Mentre tutta l'attenzione politica è concentrata sulla legge elettorale, Pisapia spariglia le carte e chiude ai dem. "Un patto di governo con il Pd è molto complicato di fronte a una legge proporzionale", dice il leader di Campo progressista a 'L'intervista' di Maria Latella su Sky Tg 24, precisando che gli accordi "si fanno prima delle elezioni e non dopo". Un intervento che ha colto di sorpresa il Partito democratico, che replica con Maurizio Martina: "Non riesco a capire perché Giuliano Pisapia oggi chiuda le porte a un dialogo con il Partito democratico, quando da parte nostra invece c'è disponibilità al confronto. Facciamo fatica a capire una scelta di chiusura come questa, tanto più dopo le nostre aperture". "Io continuo a credere sia possibile, anzi doveroso, lavorare per una prospettiva positiva tra noi - rilancia il vicesegretario dem - e credo necessario questo sforzo da parte di tutti. A noi è chiaro che gli avversari stanno da un'altra parte". Critiche arrivano anche da Pippo Civati, secondo cui le uscite del leader di Campo progressista "rendono 'molto complicato' non solo il rapporto di Pisapia con Renzi, ma anche la possibilità di un rapporto nella costruzione di un progetto di governo a sinistra". "Scoprire ora che esistono le larghe intese che ci sono da 5 anni, che l'opzione di Renzi è centrista e aperta al centrodestra, significa negare ciò che è successo ed è molto pericoloso", rimarca il segretario di Possibile.

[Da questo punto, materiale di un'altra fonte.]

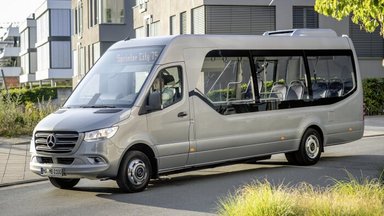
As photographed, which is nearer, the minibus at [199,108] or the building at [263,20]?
the minibus at [199,108]

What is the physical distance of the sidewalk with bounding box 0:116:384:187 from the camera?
44.0 feet

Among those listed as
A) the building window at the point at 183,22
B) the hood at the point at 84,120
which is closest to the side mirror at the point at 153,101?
the hood at the point at 84,120

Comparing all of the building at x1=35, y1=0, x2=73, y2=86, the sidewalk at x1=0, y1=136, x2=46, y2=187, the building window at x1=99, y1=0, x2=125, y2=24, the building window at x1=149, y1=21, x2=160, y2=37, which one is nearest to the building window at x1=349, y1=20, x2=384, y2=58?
the building window at x1=149, y1=21, x2=160, y2=37

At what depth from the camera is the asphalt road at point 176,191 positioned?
9742 mm

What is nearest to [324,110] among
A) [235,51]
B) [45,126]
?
[235,51]

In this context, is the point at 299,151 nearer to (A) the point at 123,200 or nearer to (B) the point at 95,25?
(A) the point at 123,200

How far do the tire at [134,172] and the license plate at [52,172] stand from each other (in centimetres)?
90

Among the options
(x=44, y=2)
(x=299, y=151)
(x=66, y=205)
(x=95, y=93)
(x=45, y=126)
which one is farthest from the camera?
(x=44, y=2)

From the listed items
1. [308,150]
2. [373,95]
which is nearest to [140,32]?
[373,95]

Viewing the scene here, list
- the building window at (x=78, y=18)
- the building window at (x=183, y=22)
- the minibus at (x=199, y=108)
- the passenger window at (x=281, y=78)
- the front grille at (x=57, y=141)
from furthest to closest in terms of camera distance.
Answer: the building window at (x=78, y=18), the building window at (x=183, y=22), the passenger window at (x=281, y=78), the minibus at (x=199, y=108), the front grille at (x=57, y=141)

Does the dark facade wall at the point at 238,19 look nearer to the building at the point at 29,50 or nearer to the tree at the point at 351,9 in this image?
the tree at the point at 351,9

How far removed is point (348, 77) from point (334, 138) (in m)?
1.46

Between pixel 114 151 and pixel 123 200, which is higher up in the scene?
pixel 114 151

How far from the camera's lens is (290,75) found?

Intanto, Pisapia continua a strizzare l'occhio all'elettorato dem deluso. "Il popolo del Pd vuole un'alleanza a sinistra", dice, "arrivare a ipotizzare un'alleanza tra destra e sinistra dopo le elezioni è assolutamente sbagliato". E ancora: "Unire il Pd, per come è nato, con Fi significa deludere gli elettori del Partito democratico", "è davanti agli occhi di tutti che il Pd sta purtroppo prendendo una deriva diversa da quando è nato". L'ex sindaco di Milano da una parte continua a rimanere ancorato all'ambizione di una grande coalizione di centrosinistra sul modello dell'Ulivo e guarda a Prodi, che "ha dato segnali di apprezzamento" e spera partecipi o mandi anche solo un messaggio, lui come Letta e Parisi, all'appuntamento di Campo progressista dell'1 luglio a Roma.

La prospettiva del voto anticipato, comunque, non piace a Pisapia, che la definisce "una scelta profondamente sbagliata" e invoca "un patto di fine legislatura" per portare avanti le misure importanti per il Paese. Quanto alla legge elettorale, l'ex sindaco di Milano, che di professione è avvocato, boccia il 'tedeschellum' perchè "c'è il rischio di anticostituzionalità su due punti: la governabilità e la rappresentanza". L'eliminazione dei capilista bloccati "è un piccolo passo avanti, ma non risolve il problema", sottolinea Pisapia, "la legge proporzionale non garantisce governabilità".